語
用語
絶縁
/ぜつえん/
ヤクザ社会において破門より重い最高処分。絶縁状が関係各組に回覧され、以後どの組にも属せなくなる。裏社会からの完全な追放を意味する。
概要
絶縁(ぜつえん)とは、ヤクザ・侠客社会における制裁のうち最も重い処分であり、破門(はもん)を超えた「裏社会全体からの完全な追放」を意味する。
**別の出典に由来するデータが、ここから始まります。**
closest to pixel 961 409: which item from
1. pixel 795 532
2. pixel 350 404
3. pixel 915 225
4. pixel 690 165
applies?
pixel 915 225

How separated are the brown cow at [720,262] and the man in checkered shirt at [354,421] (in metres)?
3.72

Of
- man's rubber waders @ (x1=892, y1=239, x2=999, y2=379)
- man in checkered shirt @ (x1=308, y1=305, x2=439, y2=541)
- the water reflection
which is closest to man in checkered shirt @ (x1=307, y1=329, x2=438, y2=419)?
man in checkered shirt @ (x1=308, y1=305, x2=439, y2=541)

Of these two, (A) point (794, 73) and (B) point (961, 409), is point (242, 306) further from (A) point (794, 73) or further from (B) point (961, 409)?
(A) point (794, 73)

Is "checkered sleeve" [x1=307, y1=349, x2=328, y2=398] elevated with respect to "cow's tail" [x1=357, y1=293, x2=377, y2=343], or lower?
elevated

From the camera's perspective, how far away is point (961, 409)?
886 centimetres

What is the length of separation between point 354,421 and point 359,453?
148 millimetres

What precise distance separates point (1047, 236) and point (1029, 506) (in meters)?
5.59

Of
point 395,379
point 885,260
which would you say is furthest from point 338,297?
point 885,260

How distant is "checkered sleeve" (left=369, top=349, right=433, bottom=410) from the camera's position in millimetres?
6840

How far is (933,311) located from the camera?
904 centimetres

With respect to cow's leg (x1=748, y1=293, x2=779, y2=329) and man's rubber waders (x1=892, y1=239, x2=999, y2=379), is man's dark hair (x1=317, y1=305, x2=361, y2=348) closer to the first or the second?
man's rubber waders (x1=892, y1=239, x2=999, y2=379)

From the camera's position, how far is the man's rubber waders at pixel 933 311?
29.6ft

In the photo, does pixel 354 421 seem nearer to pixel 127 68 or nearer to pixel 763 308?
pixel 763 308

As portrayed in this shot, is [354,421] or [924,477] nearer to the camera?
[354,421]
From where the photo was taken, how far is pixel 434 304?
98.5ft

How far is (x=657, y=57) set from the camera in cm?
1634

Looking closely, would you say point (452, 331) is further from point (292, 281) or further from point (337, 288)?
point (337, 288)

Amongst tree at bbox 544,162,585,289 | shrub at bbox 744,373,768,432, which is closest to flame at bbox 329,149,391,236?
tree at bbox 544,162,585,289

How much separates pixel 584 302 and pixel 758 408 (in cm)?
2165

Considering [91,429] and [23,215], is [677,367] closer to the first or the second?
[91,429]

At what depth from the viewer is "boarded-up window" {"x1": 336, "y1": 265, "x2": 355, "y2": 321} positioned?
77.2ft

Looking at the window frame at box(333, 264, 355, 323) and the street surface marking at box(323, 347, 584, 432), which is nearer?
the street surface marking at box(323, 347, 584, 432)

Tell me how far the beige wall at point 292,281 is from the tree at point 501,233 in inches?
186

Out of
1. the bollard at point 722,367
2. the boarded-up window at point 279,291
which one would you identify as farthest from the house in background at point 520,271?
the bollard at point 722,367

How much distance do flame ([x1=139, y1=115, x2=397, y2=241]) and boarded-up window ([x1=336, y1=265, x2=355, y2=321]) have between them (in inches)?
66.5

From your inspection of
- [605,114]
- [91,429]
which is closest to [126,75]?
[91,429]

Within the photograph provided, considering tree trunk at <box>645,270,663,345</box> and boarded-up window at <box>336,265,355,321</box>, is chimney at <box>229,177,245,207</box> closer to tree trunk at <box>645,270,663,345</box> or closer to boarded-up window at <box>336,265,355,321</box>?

絶縁処分を受けた者は、原則としていかなる組織にも属することができなくなり、任侠の世界での生きる場を失う。
破門との違い
| 項目 | 破門 | 絶縁 |
|---|---|---|
| 通知範囲 | 当該組内部 | 関係各組・広域に通知 |
| 他組への加入 | 条件次第で可 | 原則不可 |
| 復帰の可能性 | 一定の条件で可 | ほぼ不可能 |
| 社会的烙印 | 組を追われた | 任侠の世界全体から排除 |
絶縁状(ぜつえんじょう)
絶縁処分が決定されると、**絶縁状(ぜつえんじょう)**という正式な文書が作成される。この絶縁状には:
- 対象者の氏名・所属(旧所属)
- 絶縁の理由
- 発令した組の名称・組長の署名・印
が記され、関係する組・上部組織・隣接する組に広く回覧される。これにより、対象者が新たな組に加入しようとしても、受け入れ側が事前に絶縁の事実を知ることになる。
絶縁になる主な理由
絶縁は破門より重い処分であるため、より深刻な問題行動が対象となる:
- 警察への密告(ちくり): 最も重く見られる行為。仲間を売ることは絶対的禁忌
- 組のカネの大規模横領: 組に壊滅的な損害を与える行為
- 組長・上位幹部への反逆: 親分への直接的な裏切り・暴力
- 他組との無断単独和解: 組を代表するかのように振る舞い勝手に行動する
絶縁後の人生
絶縁処分を受けた者は裏社会での後ろ盾を完全に失う。選択肢としては:
いずれも非常に厳しい境遇であり、絶縁は「社会的死刑」に近い意味を持つとも言われる。